Workflow that produces usable instincts

Run normal Claude Code sessions, let the hook capture tool events, then let the observer analyze accumulated observations on a schedule or on demand. Review the output for false positives, then refine thresholds and scope rules before expecting reliable promotion into commands or agents.

continuous-learning-v2 skill FAQ

Is continuous-learning-v2 beginner-friendly?

Yes, if you are comfortable installing a hook-based workflow and reading a few shell scripts. It is not a no-code feature: the skill is easier to use when you can inspect SKILL.md, understand project detection, and accept that some tuning may be needed.

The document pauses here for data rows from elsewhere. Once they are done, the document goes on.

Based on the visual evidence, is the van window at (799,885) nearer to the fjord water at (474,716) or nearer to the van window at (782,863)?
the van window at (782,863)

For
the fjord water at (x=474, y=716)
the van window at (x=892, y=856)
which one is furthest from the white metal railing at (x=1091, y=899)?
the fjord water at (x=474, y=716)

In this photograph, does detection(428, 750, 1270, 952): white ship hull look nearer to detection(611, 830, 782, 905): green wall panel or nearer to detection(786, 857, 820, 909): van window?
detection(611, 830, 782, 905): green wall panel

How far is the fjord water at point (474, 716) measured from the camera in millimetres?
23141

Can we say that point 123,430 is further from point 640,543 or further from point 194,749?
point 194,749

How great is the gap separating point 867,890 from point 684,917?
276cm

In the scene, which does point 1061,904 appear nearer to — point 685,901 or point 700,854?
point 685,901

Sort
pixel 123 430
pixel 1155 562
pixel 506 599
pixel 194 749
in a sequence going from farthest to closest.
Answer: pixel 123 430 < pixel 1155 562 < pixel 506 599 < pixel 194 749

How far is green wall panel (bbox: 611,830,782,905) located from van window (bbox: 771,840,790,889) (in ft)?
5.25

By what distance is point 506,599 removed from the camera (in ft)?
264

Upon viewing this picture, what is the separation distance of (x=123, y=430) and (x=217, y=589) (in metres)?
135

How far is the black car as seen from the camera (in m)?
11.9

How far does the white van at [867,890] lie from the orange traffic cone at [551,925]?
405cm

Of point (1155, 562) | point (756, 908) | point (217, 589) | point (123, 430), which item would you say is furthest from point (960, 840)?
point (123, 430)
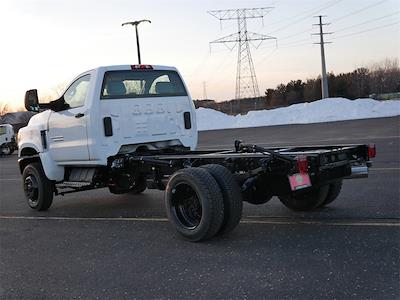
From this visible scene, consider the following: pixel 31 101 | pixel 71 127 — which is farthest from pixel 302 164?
pixel 31 101

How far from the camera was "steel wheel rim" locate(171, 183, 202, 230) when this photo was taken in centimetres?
638

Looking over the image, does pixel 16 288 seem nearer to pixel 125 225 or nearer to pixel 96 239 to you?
pixel 96 239

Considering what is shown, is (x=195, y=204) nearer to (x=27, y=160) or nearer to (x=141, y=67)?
(x=141, y=67)

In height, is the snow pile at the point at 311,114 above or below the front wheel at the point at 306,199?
above

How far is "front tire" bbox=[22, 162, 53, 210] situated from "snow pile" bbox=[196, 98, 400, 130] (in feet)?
105

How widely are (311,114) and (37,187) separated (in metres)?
35.4

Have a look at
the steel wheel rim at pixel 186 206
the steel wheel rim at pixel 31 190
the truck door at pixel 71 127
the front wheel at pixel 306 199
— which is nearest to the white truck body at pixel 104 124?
the truck door at pixel 71 127

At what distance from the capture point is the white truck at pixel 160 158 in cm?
604

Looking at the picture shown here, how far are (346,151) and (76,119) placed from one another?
3.89 metres

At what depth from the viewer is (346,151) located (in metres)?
6.38

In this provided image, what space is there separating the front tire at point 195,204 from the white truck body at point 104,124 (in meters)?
1.74

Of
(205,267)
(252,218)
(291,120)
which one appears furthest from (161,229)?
(291,120)

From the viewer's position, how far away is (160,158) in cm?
725

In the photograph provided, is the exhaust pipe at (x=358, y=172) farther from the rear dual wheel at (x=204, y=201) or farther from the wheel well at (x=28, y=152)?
the wheel well at (x=28, y=152)
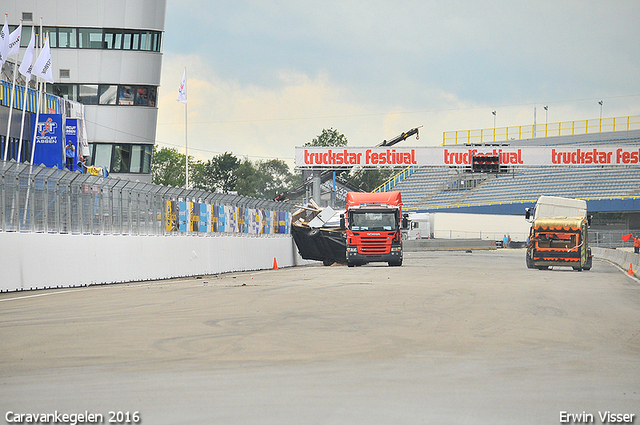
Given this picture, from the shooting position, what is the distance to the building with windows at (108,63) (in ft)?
172

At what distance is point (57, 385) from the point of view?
7043 millimetres

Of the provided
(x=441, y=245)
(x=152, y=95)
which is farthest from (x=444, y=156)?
(x=152, y=95)

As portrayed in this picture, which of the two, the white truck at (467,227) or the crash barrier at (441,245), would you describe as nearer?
the crash barrier at (441,245)

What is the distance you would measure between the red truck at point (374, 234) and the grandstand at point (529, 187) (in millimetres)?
41573

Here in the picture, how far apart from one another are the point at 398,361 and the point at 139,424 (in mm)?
3551

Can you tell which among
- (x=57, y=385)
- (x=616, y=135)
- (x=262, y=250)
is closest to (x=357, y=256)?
(x=262, y=250)

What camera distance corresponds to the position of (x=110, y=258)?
21.5 metres

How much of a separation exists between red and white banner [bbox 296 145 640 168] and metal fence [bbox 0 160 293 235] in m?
22.6

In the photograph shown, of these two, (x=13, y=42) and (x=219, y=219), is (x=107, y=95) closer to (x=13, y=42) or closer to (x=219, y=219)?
(x=13, y=42)

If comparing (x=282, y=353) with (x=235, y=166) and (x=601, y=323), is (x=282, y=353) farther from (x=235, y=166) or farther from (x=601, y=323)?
(x=235, y=166)

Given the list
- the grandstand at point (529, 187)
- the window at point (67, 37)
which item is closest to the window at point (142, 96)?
the window at point (67, 37)

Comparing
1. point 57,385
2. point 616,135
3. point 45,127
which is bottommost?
point 57,385

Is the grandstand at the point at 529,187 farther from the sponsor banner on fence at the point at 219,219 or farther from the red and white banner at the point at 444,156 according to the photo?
the sponsor banner on fence at the point at 219,219

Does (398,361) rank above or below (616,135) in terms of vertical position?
below
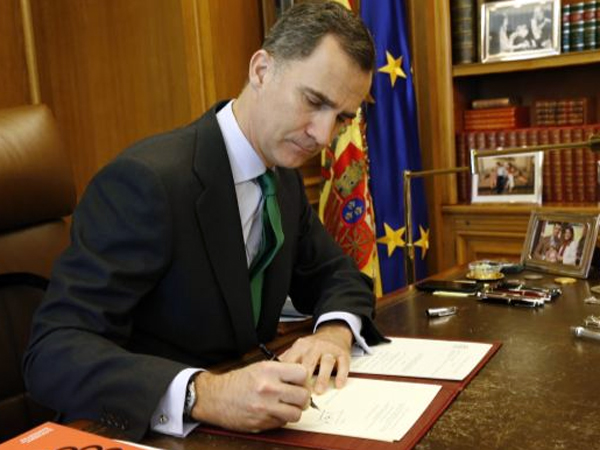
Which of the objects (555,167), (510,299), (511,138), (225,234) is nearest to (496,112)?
(511,138)

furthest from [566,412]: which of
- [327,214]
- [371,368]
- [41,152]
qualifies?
[327,214]

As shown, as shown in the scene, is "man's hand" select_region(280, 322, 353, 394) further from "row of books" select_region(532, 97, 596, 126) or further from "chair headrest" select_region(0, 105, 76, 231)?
"row of books" select_region(532, 97, 596, 126)

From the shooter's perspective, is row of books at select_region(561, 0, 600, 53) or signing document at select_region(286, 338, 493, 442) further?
row of books at select_region(561, 0, 600, 53)

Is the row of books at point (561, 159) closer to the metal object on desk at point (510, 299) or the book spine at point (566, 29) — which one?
the book spine at point (566, 29)

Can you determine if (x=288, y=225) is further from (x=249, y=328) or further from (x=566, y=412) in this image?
(x=566, y=412)

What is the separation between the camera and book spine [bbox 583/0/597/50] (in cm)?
310

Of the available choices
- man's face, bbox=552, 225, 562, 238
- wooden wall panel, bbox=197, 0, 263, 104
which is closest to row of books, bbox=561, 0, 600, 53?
wooden wall panel, bbox=197, 0, 263, 104

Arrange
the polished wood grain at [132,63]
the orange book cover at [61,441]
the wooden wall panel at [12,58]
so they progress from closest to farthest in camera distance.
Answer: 1. the orange book cover at [61,441]
2. the wooden wall panel at [12,58]
3. the polished wood grain at [132,63]

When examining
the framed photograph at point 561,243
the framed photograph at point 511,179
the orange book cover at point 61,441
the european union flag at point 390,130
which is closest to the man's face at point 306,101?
the orange book cover at point 61,441

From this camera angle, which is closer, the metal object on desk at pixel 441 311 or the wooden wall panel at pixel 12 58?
the metal object on desk at pixel 441 311

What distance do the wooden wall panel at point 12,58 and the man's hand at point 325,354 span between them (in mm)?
1902

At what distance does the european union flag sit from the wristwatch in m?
2.28

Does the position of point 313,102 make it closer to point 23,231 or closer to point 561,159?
point 23,231

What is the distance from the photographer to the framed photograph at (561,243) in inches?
74.3
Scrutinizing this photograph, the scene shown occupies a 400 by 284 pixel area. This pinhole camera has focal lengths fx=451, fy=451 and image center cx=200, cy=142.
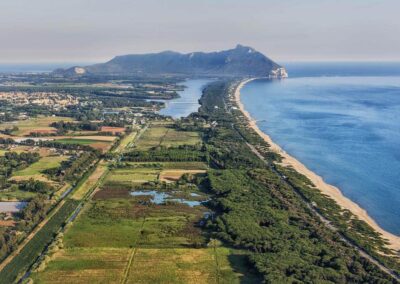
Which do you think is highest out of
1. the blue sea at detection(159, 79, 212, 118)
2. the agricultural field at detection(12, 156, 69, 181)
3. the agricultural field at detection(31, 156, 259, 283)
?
the blue sea at detection(159, 79, 212, 118)

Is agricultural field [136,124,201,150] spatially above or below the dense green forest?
above

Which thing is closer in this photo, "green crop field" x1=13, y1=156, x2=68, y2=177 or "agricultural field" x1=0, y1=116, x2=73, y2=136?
"green crop field" x1=13, y1=156, x2=68, y2=177

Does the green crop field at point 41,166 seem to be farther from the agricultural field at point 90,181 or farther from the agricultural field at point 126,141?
the agricultural field at point 126,141

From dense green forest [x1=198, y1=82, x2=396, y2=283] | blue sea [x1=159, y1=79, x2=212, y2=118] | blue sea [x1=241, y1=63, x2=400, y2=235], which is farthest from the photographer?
blue sea [x1=159, y1=79, x2=212, y2=118]

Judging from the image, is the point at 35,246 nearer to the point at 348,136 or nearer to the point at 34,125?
the point at 348,136

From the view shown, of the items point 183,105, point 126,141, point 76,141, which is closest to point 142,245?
point 126,141

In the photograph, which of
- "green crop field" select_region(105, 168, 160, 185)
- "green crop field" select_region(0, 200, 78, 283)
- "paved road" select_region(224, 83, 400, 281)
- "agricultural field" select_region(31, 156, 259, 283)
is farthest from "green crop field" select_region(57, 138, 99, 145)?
"paved road" select_region(224, 83, 400, 281)

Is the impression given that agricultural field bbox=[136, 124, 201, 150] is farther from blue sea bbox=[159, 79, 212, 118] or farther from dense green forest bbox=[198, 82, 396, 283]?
blue sea bbox=[159, 79, 212, 118]
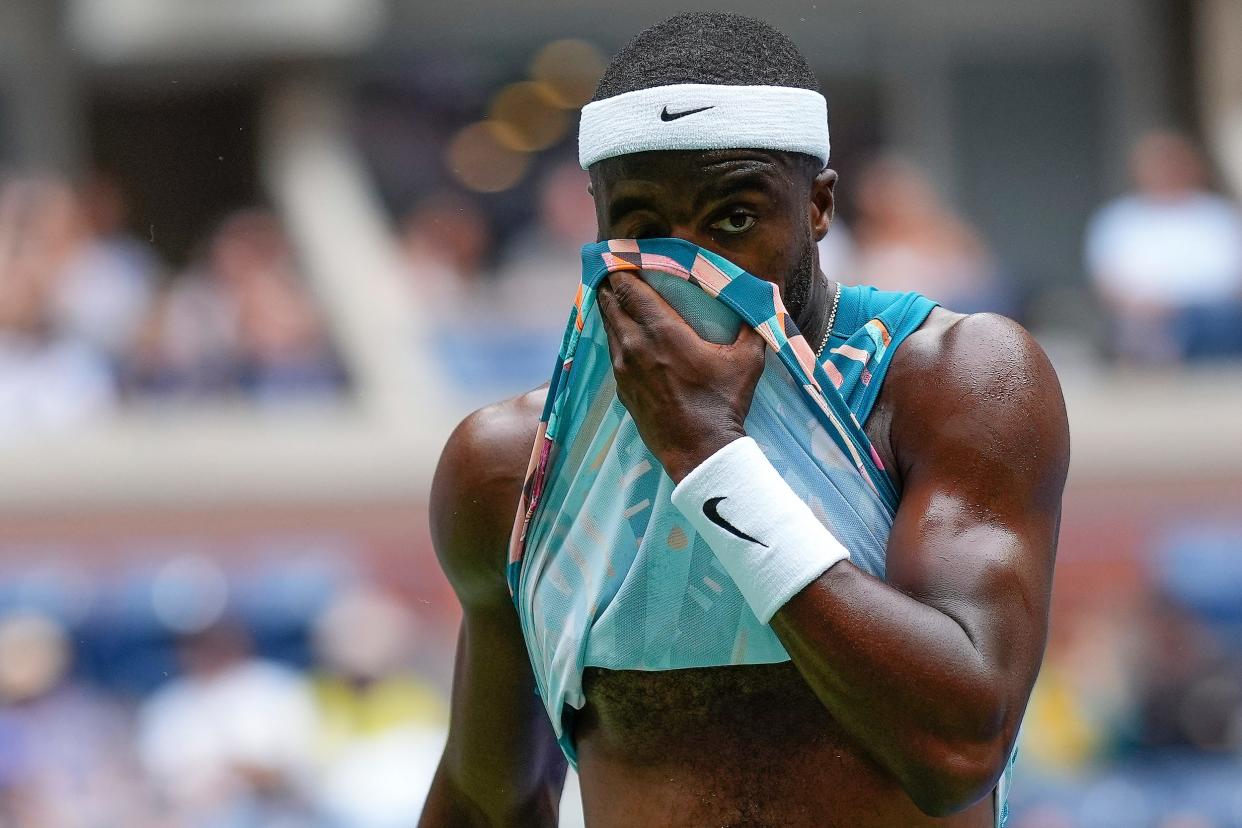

How is this different from a plain prompt?

A plain prompt can imitate learning once, but continuous-learning-v2 is built to observe, store, score, and reuse behavior over time. That makes it better when you want repeatable memory, confidence thresholds, and project boundaries instead of a single response.

When should I not use it?

Skip continuous-learning-v2 if you only need a one-time answer, if your environment cannot run hooks reliably, or if you do not want local session data stored for analysis. It is also a poor fit for workflows where every project should share the same habits.

Does it fit the Claude Code ecosystem?

Yes. The repository is organized around Claude Code hooks, background agents, and project-scoped storage under ~/.claude/homunculus/. If your setup does not allow those integration points, the skill’s value drops sharply.

How to Improve continuous-learning-v2 skill

Feed it cleaner examples

The best continuous-learning-v2 results come from sessions with clear, repeated decisions: naming, validation, test runs, refactors, or repo-specific conventions. If your input is vague or mixed with unrelated experimentation, the learned instincts will be noisier and less promotable.

Tune scope before tuning volume

If patterns are leaking across repos, fix project detection first by checking scripts/detect-project.sh and the project-scoped storage layout. For continuous-learning-v2 for Skill Authoring, scope quality matters more than collecting more observations.

Use thresholds and promotion rules deliberately

The skill is strongest when you decide what “good enough” means before promotion. Set expectations for confidence, frequency, and project repetition so the system does not elevate one-off behaviors into permanent instructions.

Iterate after the first analysis

Treat the first output as a draft instinct library, not a final policy set. Review what was extracted, remove generic or accidental patterns, then rerun with sharper prompts like: “Only keep behaviors that were corrected by me or repeated across at least two sessions.”